Because, that's how our bodies react when we're under stress; we are literally are fighting for our lives, pumped up with hormones that prime us to freeze, lash-out or run away. Adrenalin pumps through our veins and cortisol (the main stress hormone) releases more sugar into the blood, sending energy to our muscles and brain. But it also shuts down, non-essential functions to deal with the 'emergency' and the immune system shuts down, along with the digestive system. All very well if the stress you're dealing with is a sharp-toothed mammal. Not so useful in the modern-day office.
And what do most of us do then? Take a few deep breaths or nip out for a run? Nope, we grab a cup of strong coffee - throwing yet another toxin at our system - and battle on through. By mid-afternoon, usually after skipping lunch, we're hitting a slump and reaching for a Mars Bar. Our insulin levels shoot up to deal with the sugar rush, but then we crash and burn. We arrive home tired but tense, craving a glass of wine (or more likely three) to unwind. Pity your poor liver. It's a self-destructive cycle.
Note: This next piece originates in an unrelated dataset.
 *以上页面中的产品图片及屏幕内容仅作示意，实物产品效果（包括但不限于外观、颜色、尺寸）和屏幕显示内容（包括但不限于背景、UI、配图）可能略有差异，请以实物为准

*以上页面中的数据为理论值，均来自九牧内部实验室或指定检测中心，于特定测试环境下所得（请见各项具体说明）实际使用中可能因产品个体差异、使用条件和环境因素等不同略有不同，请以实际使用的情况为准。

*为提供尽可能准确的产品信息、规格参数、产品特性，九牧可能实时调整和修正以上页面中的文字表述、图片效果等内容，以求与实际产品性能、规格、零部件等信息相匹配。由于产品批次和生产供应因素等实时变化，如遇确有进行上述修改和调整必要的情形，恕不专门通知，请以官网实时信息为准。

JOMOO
It's not unusual for people to live for months or even years in this purgatory, rarely aware that those breakouts, frequent colds and coughs and headaches, are actually early signs of burnout, because burnout is a gradual process. It doesn't fell you overnight. It wears you down over months and years. The long-term effects of stress hormones on the body can be devastating. Soon we feel tired, depressed and have digestive problems. We might gain weight, develop erratic sleep patterns and may even have problem thinking straight.
Eventually, after over-producing adrenalin over an extended period, the adrenals shut down and without the get-up-and go hormone, life starts to feel very flat your libido takes a nose dive and you are unable make even smallest decision. It's at this point many people quit their jobs (or are pushed due to an erratic temper, or poor decision-making). But it doesn't have to be like that, that's why we set up the Stress Reset programme at the Body Retreat, to help people step off the burnout treadmill, before it's too late.
Here's how:
The first step to recovery is to take stock of where you are on the burnout continuum and support your liver.
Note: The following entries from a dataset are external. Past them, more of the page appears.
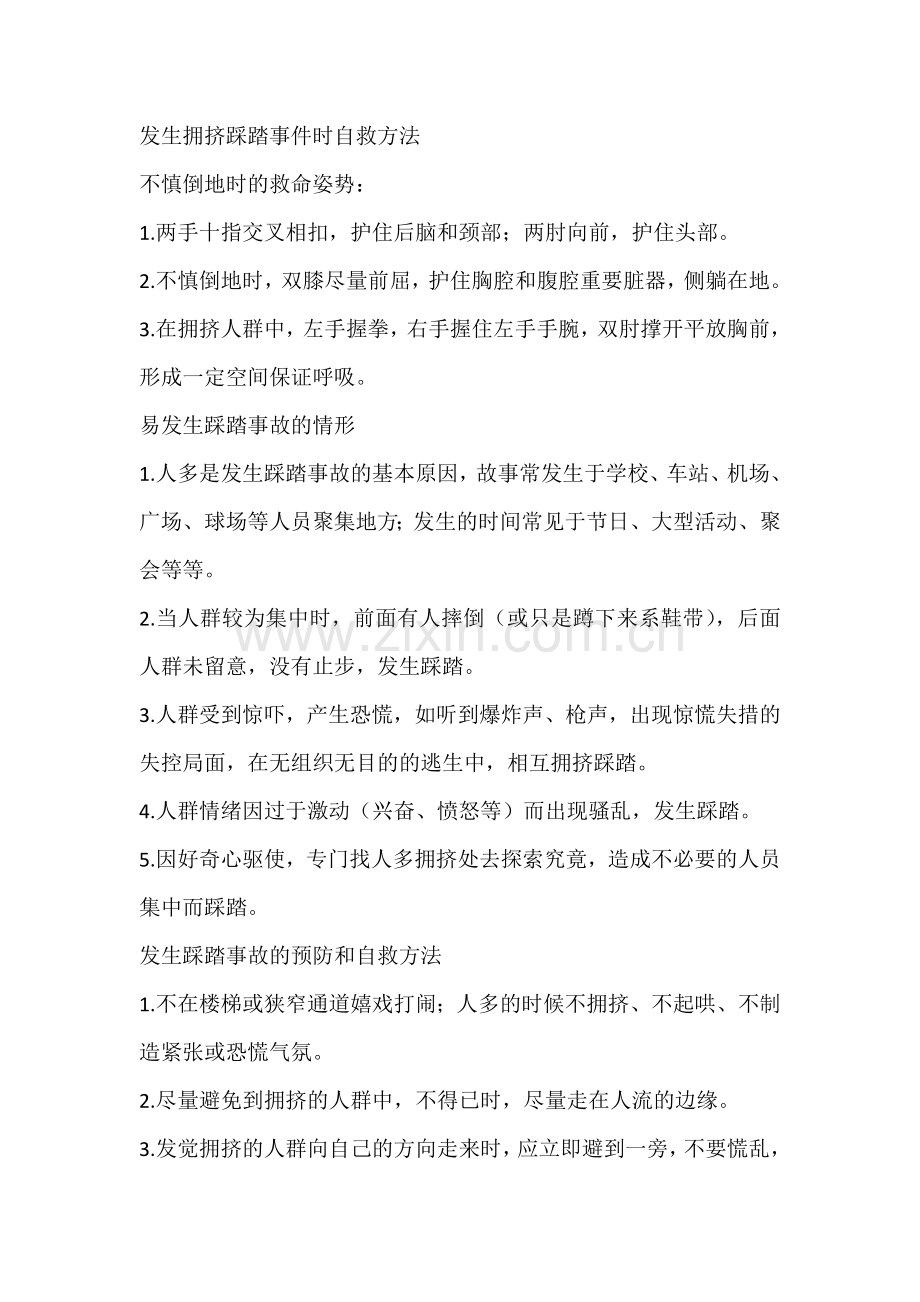 发生拥挤踩踏事件时自救方法

不慎倒地时的救命姿势：

1.两手十指交叉相扣，护住后脑和颈部；两肘向前，护住头部。

2.不慎倒地时，双膝尽量前屈，护住胸腔和腹腔重要脏器，侧躺在地。

3.在拥挤人群中，左手握拳，右手握住左手手腕，双肘撑开平放胸前，形成一定空间保证呼吸。

易发生踩踏事故的情形

1.人多是发生踩踏事故的基本原因，故事常发生于学校、车站、机场、广场、球场等人员聚集地方；发生的时间常见于节日、大型活动、聚会等等。

2.当人群较为集中时，前面有人摔倒（或只是蹲下来系鞋带），后面人群未留意，没有止步，发生踩踏。

3.人群受到惊吓，产生恐慌，如听到爆炸声、枪声，出现惊慌失措的失控局面，在无组织无目的的逃生中，相互拥挤踩踏。

4.人群情绪因过于激动（兴奋、愤怒等）而出现骚乱，发生踩踏。

5.因好奇心驱使，专门找人多拥挤处去探索究竟，造成不必要的人员集中而踩踏。

发生踩踏事故的预防和自救方法

1.不在楼梯或狭窄通道嬉戏打闹；人多的时候不拥挤、不起哄、不制造紧张或恐慌气氛。

2.尽量避免到拥挤的人群中，不得已时，尽量走在人流的边缘。

3.发觉拥挤的人群向自己的方向走来时，应立即避到一旁，不要慌乱，

www.zixin.com.cn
* Drink plenty of water (7 glasses per day). If not you will get a headache.
* Start with a short liver detox. On our Stress Reset at the Body Retreat, the first 24 hours are always a vegetable juice fast. Start the detox in the evening with a clear vegetable both for supper. It's good to support the detox, with a little protein in the form of chick peaks or beans. (You can use a little fruit to sweeten vegetable juices to make them more appetising).
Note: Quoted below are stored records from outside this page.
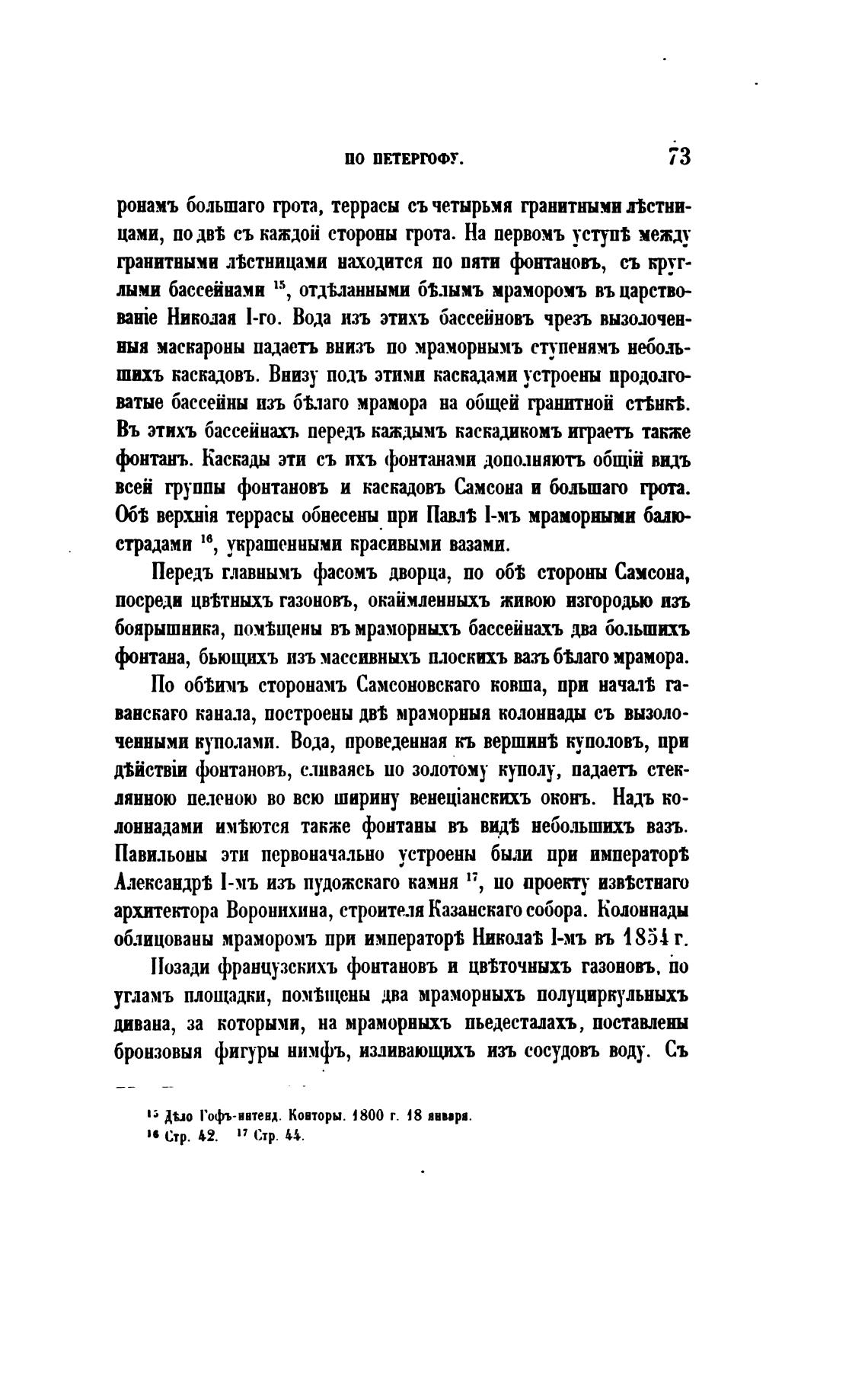 ПО ПЕТЕРГОФУ. 73

ронамъ большаго грота, террасы съ четырьмя гранитными лѣстницами, по двѣ съ каждой стороны грота. На первомъ уступѣ между гранитными лѣстницами находится по пяти фонтановъ, съ круглыми бассейнами $^{15}$, отдѣланными бѣлымъ мраморомъ въ царствованіе Николая I-го. Вода изъ этихъ бассейновъ чрезъ вызолоченныя маскароны падаетъ внизъ по мраморнымъ ступенямъ небольшихъ каскадовъ. Внизу подъ этими каскадами устроены продолговатые бассейны изъ бѣлаго мрамора на общей гранитной стѣнкѣ. Въ этихъ бассейнахъ передъ каждымъ каскадикомъ играетъ также фонтанъ. Каскады эти съ ихъ фонтанами дополняютъ общій видъ всей группы фонтановъ и каскадовъ Самсона и большаго грота. Обѣ верхнія террасы обнесены при Павлѣ I-мъ мраморными балюстрадами $^{16}$, украшенными красивыми вазами.

Передъ главнымъ фасомъ дворца, по обѣ стороны Самсона, посреди цвѣтныхъ газоновъ, окаймленныхъ живою изгородью изъ боярышника, помѣщены въ мраморныхъ бассейнахъ два большихъ фонтана, бьющихъ изъ массивныхъ плоскихъ вазъ бѣлаго мрамора.

По обѣимъ сторонамъ Самсоновскаго ковша, при началѣ гаванскаго канала, построены двѣ мраморныя колоннады съ вызолоченными куполами. Вода, проведенная къ вершинѣ куполовъ, при дѣйствіи фонтановъ, сливаясь по золотому куполу, падаетъ стеклянною пеленою во всю ширину венеціанскихъ оконъ. Надъ колоннадами имѣются также фонтаны въ видѣ небольшихъ вазъ. Павильоны эти первоначально устроены были при императорѣ Александрѣ I-мъ изъ пудожскаго камня $^{17}$, по проекту извѣстнаго архитектора Воронихина, строителя Казанскаго собора. Колоннады облицованы мраморомъ при императорѣ Николаѣ I-мъ въ 1854 г.

Позади французскихъ фонтановъ и цвѣточныхъ газоновъ, по угламъ площадки, помѣщены два мраморныхъ полуциркульныхъ дивана, за которыми, на мраморныхъ пьедесталахъ, поставлены бронзовыя фигуры нимфъ, изливающихъ изъ сосудовъ воду. Съ

$^{15}$ Дѣло Гофъ-интенд. Конторы. 1800 г. 18 января.
$^{16}$ Стр. 42. $^{17}$ Стр. 44.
* Take a niacin supplement. This B vitamin will support your liver. Then take a sauna. The sauna increases the efficiency of the lymphatic system, which transports toxins out of the body, by forcing a sweat. If you can't get to a sauna, take a hot bath.
* Practice mindfulness for three minutes a day. You'll need to do this in your ongoing life. When you are constantly wired and tired, mindfulness can tap into your parasympathetic nervous-system - the part that releases stress hormones - and slow everything down. Use your mindfulness exercise before a stressful call or meeting.
* Take 15 minutes of exercise a day. This is good for mental health as well as fitness.
* Avoid intense exercise, unless in short bursts. High intensity exercise like spinning, squash are great for stripping fat but they not so good for balancing stress, as they add to the stress on your system Instead, try yoga and stretching. If you do want to do HIT training, limit the intense phases to three twenty second bursts. Much longer and your body releases the stress hormone cortisol, which leads to poor health and feeling of burnout.
* Don't feel guilty. It's OK to admit you are not OK. Lots of women I see ping back and forth between worry and guilt. If you beat yourself up constantly, you could tip over into chronic anxiety or depression.
* Try using a hypnotherapy tape to go to sleep.
* Have fun. Do activities that make you laugh or give you back your joie de vivre.
* Re-engage with the woman you are. Remember you are more than the sum or your roles.